Ces barbares se nommaient les Touraniens [parfois présentés comme des Turcs ou des Scythes] et étaient les guerriers les plus féroces qui soient. Non seulement ils résistèrent aux troupes de Vishtaspa, mais encore contre-attaquèrent et ruinèrent le pays aryen.

Bactres fut incendiée et durant l'incendie, Zarathoustra fut assassiné par un prêtre touranien.

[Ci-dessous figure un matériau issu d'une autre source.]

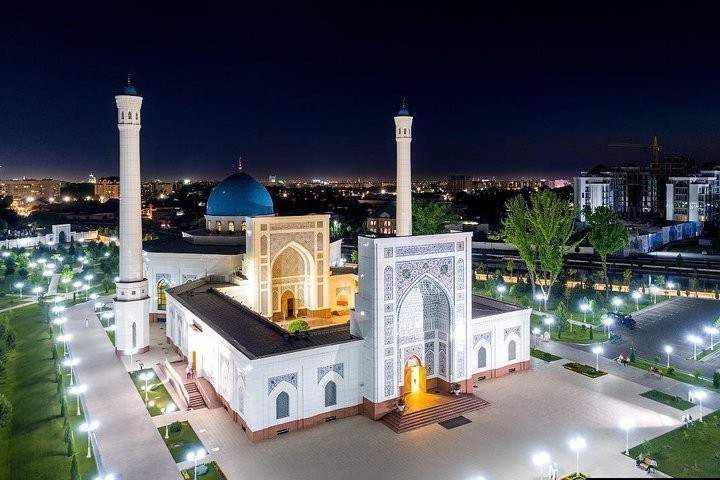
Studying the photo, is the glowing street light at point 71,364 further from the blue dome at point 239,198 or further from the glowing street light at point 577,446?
the glowing street light at point 577,446

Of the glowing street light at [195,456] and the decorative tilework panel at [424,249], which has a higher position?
the decorative tilework panel at [424,249]

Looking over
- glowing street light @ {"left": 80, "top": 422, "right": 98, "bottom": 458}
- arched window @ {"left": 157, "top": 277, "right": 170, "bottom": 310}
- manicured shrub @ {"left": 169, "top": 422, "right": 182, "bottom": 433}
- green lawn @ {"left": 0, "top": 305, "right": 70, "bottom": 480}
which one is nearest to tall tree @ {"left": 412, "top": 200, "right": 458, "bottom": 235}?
arched window @ {"left": 157, "top": 277, "right": 170, "bottom": 310}

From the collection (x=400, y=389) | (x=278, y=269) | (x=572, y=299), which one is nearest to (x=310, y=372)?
(x=400, y=389)

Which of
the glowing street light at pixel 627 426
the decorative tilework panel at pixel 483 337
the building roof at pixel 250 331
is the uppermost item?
the building roof at pixel 250 331

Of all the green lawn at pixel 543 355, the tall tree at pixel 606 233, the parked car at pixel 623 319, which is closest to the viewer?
the green lawn at pixel 543 355

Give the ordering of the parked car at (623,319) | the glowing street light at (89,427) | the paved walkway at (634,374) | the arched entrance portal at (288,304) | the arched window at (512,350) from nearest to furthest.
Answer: the glowing street light at (89,427) → the paved walkway at (634,374) → the arched window at (512,350) → the parked car at (623,319) → the arched entrance portal at (288,304)

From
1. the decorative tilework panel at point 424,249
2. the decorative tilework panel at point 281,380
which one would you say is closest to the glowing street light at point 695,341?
the decorative tilework panel at point 424,249

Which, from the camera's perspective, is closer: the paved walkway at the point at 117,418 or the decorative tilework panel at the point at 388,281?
the paved walkway at the point at 117,418

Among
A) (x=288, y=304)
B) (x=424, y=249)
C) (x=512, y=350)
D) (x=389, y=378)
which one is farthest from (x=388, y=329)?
(x=288, y=304)
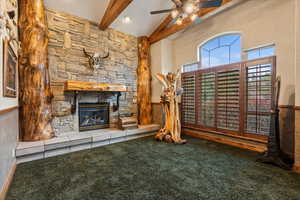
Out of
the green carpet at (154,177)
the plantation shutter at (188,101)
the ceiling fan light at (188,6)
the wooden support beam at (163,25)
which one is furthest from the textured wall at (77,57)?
the ceiling fan light at (188,6)

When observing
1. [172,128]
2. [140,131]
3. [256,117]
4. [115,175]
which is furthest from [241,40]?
[115,175]

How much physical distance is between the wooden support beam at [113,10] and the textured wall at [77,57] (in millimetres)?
418

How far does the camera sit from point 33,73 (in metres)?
2.89

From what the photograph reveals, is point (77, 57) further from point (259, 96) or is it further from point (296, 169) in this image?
point (296, 169)

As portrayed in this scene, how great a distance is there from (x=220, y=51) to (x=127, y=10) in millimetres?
2649

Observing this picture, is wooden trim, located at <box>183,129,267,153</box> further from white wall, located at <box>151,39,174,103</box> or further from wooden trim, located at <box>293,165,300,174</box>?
white wall, located at <box>151,39,174,103</box>

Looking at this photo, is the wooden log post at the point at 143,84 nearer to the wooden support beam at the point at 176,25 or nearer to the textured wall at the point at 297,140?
the wooden support beam at the point at 176,25

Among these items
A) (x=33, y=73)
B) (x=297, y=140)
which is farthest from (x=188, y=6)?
(x=33, y=73)

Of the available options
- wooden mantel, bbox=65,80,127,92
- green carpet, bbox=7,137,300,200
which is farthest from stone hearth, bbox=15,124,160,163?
wooden mantel, bbox=65,80,127,92

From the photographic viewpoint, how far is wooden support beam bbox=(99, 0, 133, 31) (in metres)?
3.06

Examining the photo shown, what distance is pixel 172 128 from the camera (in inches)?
141

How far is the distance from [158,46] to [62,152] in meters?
3.93

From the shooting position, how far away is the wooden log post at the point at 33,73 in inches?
111

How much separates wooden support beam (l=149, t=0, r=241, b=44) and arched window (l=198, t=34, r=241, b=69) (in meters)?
0.62
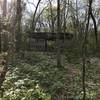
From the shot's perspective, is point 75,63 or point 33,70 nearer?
point 33,70

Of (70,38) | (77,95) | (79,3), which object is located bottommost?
(77,95)

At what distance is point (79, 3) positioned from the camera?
29359mm

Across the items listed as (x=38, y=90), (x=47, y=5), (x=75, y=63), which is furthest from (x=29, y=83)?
(x=47, y=5)

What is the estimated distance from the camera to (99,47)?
75.2 ft

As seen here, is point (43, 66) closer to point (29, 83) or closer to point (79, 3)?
point (29, 83)

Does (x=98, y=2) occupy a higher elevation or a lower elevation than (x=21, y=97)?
higher

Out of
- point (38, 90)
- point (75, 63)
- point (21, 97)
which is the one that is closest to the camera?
point (21, 97)

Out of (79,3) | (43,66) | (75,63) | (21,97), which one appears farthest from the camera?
(79,3)

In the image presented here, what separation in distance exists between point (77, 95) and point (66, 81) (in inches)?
83.1

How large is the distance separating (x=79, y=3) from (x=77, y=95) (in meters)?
22.4

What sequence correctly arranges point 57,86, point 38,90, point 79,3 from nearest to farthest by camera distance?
point 38,90
point 57,86
point 79,3

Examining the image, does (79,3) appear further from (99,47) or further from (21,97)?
(21,97)

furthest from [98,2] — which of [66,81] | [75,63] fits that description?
[66,81]

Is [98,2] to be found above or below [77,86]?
above
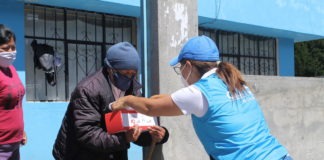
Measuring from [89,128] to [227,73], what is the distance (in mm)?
835

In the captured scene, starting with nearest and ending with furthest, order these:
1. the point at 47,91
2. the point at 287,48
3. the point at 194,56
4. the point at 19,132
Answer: the point at 194,56, the point at 19,132, the point at 47,91, the point at 287,48

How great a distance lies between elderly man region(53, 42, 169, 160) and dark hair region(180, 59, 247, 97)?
1.49 ft

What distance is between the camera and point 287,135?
5.29 metres

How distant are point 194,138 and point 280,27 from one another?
7174 millimetres

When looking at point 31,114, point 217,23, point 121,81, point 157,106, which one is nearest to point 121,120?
point 121,81

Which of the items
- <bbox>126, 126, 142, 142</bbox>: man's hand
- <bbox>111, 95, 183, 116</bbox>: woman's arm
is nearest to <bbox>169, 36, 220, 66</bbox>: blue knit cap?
<bbox>111, 95, 183, 116</bbox>: woman's arm

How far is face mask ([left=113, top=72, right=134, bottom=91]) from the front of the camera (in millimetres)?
2869

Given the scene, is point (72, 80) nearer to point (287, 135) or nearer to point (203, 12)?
point (203, 12)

En mourant, Zarathoustra eut cependant des paroles pleines d'espoir et qui prouvèrent une nouvelle fois l'universalité de sa doctrine :

« Si, parmi les puissants descendants et arrières-neveux des Touraniens, il en naît qui par la sainteté et le zèle font prospérer les mondes de la sagesse, c'est que la grâce et la Justice les ont visités et se sont unies à eux, car Ahura-Mazda commande pour leur bonheur. Ainsi, qui que ce soit, parmi les mortels, m'honore par ses offrandes, est propre à prêcher sa doctrine. Ahura-Mazda lui a donné le monde et c'est pour lui qu'il fait croître les fruits de la Terre. Celui qui m'honore est un disciple d'Asha, le juste et bénéfique ordre du monde. À celui qui me cause de la joie, que les meilleures choses lui soient accordées ! Qu'il partage ma plénitude et mes biens ! Mais celui qui me cause du tort, à ses angoisses répondra d'autres angoisses. À celui qui m'offre ce que je désire le plus, on lui donnera en récompense l'avenir et il pourra jouir de tous les biens que j'ai obtenus de la vache matricielle. Tout selon les règles saintes mais rien en dehors d'elles. Que celui qui chante les prières, qui donne les offrandes, et respecte les règles prescrites, qu'il discerne ce qui est juste de ce qui ne l'est pas, et qu'Ahura-Mazda dirige tout le monde par sa sainte omnisciente. »

Puis il expira.

Récit inspiré du yasna 46 de l'Avesta, 11e gathas (trad. de Harlez).